SHORT PROBLEM => Convert the items in the stretch from the line containing "Is the point" through the last of the items into a two-column CSV with the headers item_text and answer. Give one row per item, put each field in quotation marks, and replace any line breaks with spaces.

RECORDS FOR PROCESSING =>

:::

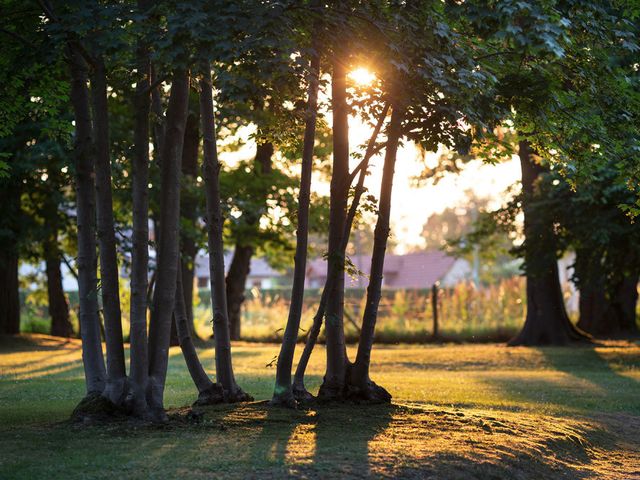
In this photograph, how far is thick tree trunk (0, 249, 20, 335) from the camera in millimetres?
27844

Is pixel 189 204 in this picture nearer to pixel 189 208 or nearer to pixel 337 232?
pixel 189 208

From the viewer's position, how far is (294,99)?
1047cm

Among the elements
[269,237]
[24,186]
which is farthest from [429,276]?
[24,186]

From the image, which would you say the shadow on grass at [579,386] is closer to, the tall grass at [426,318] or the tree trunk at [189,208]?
the tall grass at [426,318]

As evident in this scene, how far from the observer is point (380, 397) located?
1148 centimetres

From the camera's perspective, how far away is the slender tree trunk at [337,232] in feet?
37.0

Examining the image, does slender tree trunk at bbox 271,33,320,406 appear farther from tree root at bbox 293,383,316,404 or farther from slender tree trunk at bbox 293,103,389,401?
tree root at bbox 293,383,316,404

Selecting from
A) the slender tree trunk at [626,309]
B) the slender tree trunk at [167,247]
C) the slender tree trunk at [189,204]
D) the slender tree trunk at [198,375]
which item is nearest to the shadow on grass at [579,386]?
the slender tree trunk at [198,375]

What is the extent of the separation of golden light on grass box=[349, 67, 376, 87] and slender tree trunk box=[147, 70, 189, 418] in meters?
1.77

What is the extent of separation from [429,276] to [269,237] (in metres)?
54.9

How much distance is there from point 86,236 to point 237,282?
21.5 m

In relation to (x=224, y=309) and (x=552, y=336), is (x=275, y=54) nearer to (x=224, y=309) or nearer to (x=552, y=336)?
(x=224, y=309)

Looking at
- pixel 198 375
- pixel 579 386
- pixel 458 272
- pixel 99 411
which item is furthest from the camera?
pixel 458 272

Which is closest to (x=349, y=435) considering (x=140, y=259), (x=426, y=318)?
(x=140, y=259)
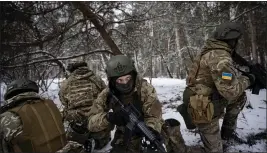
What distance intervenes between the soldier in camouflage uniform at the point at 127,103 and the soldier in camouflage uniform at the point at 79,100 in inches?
25.4

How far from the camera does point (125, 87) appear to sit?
10.6 ft

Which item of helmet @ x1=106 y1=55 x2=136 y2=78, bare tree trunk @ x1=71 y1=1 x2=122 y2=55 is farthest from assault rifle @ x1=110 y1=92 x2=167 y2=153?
bare tree trunk @ x1=71 y1=1 x2=122 y2=55

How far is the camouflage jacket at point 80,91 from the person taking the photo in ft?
13.3

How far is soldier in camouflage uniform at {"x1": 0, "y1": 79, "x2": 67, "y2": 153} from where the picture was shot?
2262 millimetres

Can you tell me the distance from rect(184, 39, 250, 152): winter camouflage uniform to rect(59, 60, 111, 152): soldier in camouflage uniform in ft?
5.01

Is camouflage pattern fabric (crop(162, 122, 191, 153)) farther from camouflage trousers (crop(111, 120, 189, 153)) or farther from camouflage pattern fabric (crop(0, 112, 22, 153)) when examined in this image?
camouflage pattern fabric (crop(0, 112, 22, 153))

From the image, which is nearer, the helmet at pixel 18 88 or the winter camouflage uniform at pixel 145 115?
the helmet at pixel 18 88

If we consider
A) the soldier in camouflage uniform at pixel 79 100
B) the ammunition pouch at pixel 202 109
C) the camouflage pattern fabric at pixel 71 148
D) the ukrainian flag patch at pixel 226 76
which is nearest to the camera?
the camouflage pattern fabric at pixel 71 148

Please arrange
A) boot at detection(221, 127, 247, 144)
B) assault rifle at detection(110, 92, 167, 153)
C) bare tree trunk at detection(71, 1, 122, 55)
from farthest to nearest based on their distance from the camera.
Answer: bare tree trunk at detection(71, 1, 122, 55) < boot at detection(221, 127, 247, 144) < assault rifle at detection(110, 92, 167, 153)

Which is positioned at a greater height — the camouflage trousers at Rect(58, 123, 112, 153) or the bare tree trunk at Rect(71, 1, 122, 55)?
the bare tree trunk at Rect(71, 1, 122, 55)

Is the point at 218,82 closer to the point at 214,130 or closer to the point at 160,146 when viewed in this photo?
the point at 214,130

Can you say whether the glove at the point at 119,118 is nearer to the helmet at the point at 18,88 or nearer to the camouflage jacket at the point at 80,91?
the helmet at the point at 18,88

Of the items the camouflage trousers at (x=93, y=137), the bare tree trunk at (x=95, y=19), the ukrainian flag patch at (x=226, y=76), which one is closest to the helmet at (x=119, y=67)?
the camouflage trousers at (x=93, y=137)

:::

FINAL ANSWER =>
item_text,answer
"Is the point at 218,82 closer to the point at 214,130 or closer to the point at 160,146 when viewed in this photo?","the point at 214,130"
"Can you say whether the glove at the point at 119,118 is nearer to the helmet at the point at 18,88 or nearer to the camouflage jacket at the point at 80,91?","the helmet at the point at 18,88"
"Of the items the camouflage trousers at (x=93, y=137), the bare tree trunk at (x=95, y=19), the ukrainian flag patch at (x=226, y=76), which one is closest to the helmet at (x=119, y=67)?","the camouflage trousers at (x=93, y=137)"